The architecture defines the MMU TLB, associated control logic, TLB hit/miss logic,
address translation based on the TLB contents, and access faults due to TLB misses and
access violations. It intentionally leaves some virtual environment details undefined to
maximize the software-defined flexibility. These include the exact structure of the
memory-resident pointer descriptor/page descriptor tables, the base registers for these
tables, the exact information stored in the tables, the methodology (if any) for maintenance
of access, and written information on a per-page basis.
10.2.1 MMU Architecture Features
To add optional virtual addressing support, demand-page support, permission checking,
and hardware address translation acceleration to the ColdFire architecture, the MMU
architecture features the following:
Addresses from the core to the K-Bus are treated as physical or virtual addresses.

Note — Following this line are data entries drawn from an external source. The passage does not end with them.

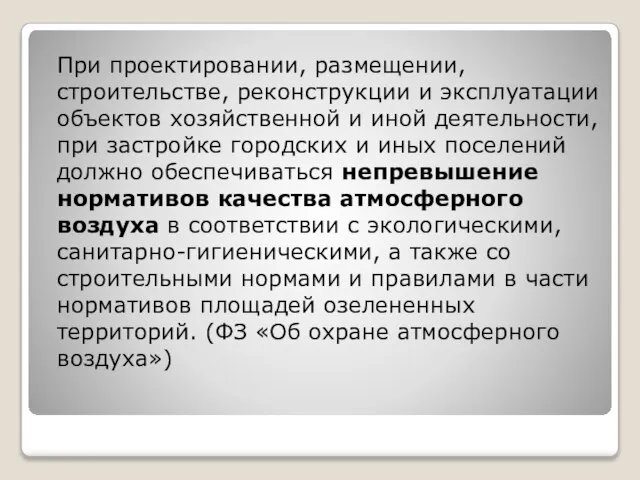 При проектировании, размещении, строительстве, реконструкции и эксплуатации объектов хозяйственной и иной деятельности, при застройке городских и иных поселений должно обеспечиваться непревышение нормативов качества атмосферного воздуха в соответствии с экологическими, санитарно-гигиеническими, а также со строительными нормами и правилами в части нормативов площадей озелененных территорий. (ФЗ «Об охране атмосферного воздуха»)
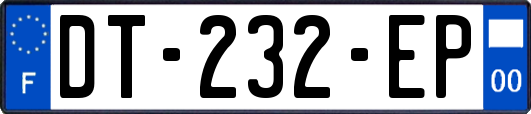 F

DT-232-EP

00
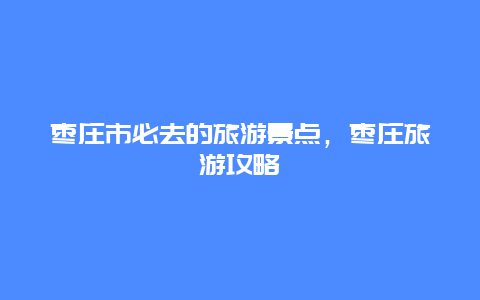 枣庄市必去的旅游景点，枣庄旅游攻略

The address access control logic, address attribute logic, K-Bus memories, and
K-Bus to M-Bus controller function as in previous ColdFire versions with the
addition of the MMU. The MMU, its TLB, and associated control reside in the
K-Bus logic.
The MMU appears as a memory-mapped device in the K-Bus space. Information for
access error fault processing is stored in the MMU.
A precise K-Bus fault (transfer error acknowledge) signals the core on translation
(TLB miss) and access faults. The core supports an instruction restart model for this
fault class. Note that this structure uses the existing ColdFire access error fault
vector and needs no new ColdFire exception stack frames.
The following additions are made to the K-Bus memory access control to better
support the fault processing and memory maintenance necessary for this virtual
addressing environment. These additions improve K-Bus memory performance and
functionality for physical and virtual address environments:
— New supervisor-protect bits to the access control registers (ACRs) and the cache
control register (CACR)
— Improved addressing of the ACRs
10.2.2 MMU Architectural Location
Figure 10-1 shows the placement of the MMU/TLB hardware. It follows a traditional
model in which it is closely coupled to the processor local-memory controllers.